But what surprised me tbh was looking at what the stock is *actually* pricing in right now at \~$45.
They guided for $6B in free cash flow this year. At today’s price, the market cap is around $41B. That’s almost a 15% FCF yield.
If you reverse engineer that using a basic Gordon Growth Model `($41B = $6B / (10% - g))`, the market is implying a growth rate of **-4.6%**.
So at a standard 10% discount rate, the market is pricing in a business whose free cash flow **declines by about 4-5% every single year, forever**.
That’s wild. Braintree is diluting their transaction margins and they have real issues to fix. But this is still a company processing nearly half a trillion dollars a quarter. It’s the default checkout button everywhere.
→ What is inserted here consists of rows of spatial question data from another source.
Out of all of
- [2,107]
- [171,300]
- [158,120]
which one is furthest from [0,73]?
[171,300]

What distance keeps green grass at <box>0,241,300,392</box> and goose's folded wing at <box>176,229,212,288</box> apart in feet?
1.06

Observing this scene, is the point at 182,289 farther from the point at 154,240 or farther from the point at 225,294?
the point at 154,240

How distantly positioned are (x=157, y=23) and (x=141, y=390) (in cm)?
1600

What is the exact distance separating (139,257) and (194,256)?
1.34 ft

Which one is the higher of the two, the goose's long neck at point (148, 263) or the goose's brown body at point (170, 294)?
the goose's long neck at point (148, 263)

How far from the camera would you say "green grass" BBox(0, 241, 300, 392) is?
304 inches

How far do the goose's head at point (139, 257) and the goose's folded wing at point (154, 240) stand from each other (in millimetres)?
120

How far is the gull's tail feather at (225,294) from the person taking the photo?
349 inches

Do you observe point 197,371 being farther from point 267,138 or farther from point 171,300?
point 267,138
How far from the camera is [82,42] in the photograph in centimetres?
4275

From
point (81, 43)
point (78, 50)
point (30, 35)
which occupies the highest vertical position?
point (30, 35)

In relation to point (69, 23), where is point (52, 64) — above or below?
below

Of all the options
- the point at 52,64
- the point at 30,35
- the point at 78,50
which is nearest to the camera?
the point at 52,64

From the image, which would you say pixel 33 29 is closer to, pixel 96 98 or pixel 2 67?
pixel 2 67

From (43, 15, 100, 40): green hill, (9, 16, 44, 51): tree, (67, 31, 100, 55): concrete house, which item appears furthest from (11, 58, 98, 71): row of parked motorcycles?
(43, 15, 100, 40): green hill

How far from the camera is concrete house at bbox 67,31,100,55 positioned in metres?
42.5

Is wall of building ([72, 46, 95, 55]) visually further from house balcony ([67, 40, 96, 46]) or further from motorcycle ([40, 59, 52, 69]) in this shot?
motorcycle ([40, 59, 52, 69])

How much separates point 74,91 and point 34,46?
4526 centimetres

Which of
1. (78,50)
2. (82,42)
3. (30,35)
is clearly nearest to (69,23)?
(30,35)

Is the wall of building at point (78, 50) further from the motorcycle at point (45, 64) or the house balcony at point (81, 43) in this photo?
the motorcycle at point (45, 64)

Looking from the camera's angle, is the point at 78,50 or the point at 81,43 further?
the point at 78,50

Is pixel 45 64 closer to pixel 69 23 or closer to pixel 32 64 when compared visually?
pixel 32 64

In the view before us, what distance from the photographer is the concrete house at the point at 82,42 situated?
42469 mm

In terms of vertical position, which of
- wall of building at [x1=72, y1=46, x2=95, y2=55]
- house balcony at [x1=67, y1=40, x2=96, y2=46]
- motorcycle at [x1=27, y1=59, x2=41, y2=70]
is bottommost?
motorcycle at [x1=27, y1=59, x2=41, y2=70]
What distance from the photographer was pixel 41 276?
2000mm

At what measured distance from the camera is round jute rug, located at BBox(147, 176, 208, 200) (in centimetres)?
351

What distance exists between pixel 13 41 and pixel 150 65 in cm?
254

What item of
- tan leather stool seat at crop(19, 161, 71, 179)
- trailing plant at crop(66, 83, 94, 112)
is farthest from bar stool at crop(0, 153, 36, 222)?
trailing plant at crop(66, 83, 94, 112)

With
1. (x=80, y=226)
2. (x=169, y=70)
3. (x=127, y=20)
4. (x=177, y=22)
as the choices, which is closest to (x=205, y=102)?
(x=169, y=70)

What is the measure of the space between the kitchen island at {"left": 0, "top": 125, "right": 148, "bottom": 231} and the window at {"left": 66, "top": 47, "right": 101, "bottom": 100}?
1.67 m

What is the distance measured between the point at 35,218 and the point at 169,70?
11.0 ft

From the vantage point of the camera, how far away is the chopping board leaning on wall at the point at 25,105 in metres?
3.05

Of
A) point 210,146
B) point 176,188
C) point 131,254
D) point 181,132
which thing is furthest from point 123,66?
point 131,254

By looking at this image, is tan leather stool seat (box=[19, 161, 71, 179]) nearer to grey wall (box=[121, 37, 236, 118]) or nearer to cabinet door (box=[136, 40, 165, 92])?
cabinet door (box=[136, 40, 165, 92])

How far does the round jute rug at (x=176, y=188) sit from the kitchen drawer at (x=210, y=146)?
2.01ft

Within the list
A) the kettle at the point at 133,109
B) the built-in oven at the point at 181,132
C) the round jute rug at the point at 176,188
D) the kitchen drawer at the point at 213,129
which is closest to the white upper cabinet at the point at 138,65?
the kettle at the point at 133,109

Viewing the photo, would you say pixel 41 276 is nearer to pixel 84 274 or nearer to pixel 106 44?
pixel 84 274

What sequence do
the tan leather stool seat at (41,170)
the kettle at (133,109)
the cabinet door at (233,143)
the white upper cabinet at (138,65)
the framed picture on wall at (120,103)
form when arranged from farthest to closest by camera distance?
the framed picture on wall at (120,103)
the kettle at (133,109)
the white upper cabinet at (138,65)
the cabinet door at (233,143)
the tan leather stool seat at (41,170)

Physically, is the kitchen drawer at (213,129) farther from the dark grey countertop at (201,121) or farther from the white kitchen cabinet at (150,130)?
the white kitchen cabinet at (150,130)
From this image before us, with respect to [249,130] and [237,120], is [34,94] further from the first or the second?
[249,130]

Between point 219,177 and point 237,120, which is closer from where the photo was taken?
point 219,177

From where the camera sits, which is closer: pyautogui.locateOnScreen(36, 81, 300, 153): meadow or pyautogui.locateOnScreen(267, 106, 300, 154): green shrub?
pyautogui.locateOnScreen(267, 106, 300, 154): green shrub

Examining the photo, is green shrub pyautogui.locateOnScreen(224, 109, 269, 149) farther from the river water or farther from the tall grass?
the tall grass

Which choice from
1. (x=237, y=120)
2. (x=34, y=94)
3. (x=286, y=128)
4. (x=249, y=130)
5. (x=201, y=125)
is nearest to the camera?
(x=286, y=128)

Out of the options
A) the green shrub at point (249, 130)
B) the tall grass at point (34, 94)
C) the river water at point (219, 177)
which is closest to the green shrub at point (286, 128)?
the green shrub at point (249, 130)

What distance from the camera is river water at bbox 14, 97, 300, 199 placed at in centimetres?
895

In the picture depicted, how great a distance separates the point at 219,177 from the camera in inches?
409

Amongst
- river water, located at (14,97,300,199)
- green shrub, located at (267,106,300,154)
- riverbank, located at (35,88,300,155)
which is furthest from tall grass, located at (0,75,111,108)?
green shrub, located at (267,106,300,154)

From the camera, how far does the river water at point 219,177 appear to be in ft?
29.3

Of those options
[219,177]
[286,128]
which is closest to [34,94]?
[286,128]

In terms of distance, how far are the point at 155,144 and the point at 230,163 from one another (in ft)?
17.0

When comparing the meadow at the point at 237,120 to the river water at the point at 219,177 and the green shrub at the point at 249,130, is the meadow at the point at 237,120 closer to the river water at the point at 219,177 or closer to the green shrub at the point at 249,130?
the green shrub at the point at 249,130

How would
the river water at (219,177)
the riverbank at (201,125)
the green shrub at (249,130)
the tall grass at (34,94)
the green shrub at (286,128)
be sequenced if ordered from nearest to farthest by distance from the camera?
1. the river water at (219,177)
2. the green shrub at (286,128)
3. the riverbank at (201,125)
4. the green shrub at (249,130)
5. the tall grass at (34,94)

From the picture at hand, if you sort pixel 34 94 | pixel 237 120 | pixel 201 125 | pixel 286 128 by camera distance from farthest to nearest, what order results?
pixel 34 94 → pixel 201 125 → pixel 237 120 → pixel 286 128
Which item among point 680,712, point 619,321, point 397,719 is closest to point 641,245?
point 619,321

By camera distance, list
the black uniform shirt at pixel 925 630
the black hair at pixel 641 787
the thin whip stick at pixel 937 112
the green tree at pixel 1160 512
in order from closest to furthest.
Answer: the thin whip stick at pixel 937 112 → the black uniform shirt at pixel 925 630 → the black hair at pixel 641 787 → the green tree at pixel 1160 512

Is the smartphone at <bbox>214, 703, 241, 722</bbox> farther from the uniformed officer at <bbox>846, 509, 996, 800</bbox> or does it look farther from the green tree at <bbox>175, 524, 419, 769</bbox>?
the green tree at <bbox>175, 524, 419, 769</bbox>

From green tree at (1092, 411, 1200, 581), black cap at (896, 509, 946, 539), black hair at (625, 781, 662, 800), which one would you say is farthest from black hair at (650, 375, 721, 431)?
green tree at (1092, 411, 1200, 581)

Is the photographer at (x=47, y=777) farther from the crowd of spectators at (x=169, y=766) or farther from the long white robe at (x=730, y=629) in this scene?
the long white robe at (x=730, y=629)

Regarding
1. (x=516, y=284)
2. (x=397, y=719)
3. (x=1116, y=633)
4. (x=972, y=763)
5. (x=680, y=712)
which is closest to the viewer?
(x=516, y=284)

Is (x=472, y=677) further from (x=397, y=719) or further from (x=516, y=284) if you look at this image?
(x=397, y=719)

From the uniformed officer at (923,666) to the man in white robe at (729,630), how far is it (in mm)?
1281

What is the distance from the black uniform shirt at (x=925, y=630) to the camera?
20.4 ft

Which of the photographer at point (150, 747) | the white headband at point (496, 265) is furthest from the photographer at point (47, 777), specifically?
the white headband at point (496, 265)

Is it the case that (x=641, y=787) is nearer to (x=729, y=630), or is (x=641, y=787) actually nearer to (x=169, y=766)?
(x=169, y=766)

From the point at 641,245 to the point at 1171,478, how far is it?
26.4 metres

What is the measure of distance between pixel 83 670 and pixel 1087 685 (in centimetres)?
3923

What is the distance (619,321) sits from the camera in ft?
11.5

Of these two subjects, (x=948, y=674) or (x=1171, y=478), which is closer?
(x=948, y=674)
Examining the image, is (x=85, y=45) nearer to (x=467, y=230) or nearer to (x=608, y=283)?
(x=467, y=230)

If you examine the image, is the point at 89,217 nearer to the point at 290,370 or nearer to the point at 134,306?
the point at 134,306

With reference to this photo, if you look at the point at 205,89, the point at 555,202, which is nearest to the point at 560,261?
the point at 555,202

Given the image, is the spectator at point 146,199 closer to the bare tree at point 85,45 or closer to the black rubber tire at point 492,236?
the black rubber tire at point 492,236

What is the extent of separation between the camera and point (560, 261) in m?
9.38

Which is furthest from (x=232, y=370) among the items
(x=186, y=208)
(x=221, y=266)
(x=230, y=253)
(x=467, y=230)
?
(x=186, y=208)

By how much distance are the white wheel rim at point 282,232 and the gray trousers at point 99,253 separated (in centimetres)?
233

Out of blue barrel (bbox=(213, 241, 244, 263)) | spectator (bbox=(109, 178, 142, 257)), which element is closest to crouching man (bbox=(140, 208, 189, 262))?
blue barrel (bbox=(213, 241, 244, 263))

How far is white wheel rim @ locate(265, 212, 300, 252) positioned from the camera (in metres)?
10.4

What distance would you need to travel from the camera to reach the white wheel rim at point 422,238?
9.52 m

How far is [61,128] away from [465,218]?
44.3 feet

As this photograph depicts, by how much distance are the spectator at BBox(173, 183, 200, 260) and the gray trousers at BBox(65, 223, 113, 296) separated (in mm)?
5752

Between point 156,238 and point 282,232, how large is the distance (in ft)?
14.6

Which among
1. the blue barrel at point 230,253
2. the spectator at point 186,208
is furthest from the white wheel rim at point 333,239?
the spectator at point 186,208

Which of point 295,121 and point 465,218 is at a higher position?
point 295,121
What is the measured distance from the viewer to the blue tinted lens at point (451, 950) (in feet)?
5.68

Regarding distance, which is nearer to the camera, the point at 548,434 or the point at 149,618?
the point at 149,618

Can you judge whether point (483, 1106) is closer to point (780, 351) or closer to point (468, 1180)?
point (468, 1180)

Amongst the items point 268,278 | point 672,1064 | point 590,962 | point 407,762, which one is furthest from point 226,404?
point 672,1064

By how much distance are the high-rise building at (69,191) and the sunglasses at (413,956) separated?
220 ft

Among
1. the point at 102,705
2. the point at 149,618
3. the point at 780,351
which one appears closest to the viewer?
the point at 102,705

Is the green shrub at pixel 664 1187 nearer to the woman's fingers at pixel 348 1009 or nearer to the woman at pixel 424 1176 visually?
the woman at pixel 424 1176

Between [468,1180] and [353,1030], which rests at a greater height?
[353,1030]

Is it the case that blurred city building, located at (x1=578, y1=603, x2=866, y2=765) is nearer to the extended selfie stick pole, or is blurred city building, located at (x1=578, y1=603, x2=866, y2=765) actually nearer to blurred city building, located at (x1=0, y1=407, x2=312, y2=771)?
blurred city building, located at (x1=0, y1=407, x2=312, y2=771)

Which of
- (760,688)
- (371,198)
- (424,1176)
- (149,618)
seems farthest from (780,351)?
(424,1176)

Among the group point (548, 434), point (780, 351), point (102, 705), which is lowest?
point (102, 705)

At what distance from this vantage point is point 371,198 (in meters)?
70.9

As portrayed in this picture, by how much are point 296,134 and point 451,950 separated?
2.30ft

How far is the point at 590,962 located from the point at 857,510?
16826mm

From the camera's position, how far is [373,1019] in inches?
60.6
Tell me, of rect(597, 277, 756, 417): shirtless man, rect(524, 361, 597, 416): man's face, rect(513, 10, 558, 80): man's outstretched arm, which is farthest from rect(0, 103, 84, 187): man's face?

Even if they literally never grow again and FCF just stays flat at $6B forever, the math says the stock should be worth around $60B (about 45% upside from here). The current price isn’t just pricing in “margins under pressure for a while,” it’s pricing in permanent decay. Or put another way, if the earning power declines slower than 4% until all capitals are exhausted, the investment will likely make money.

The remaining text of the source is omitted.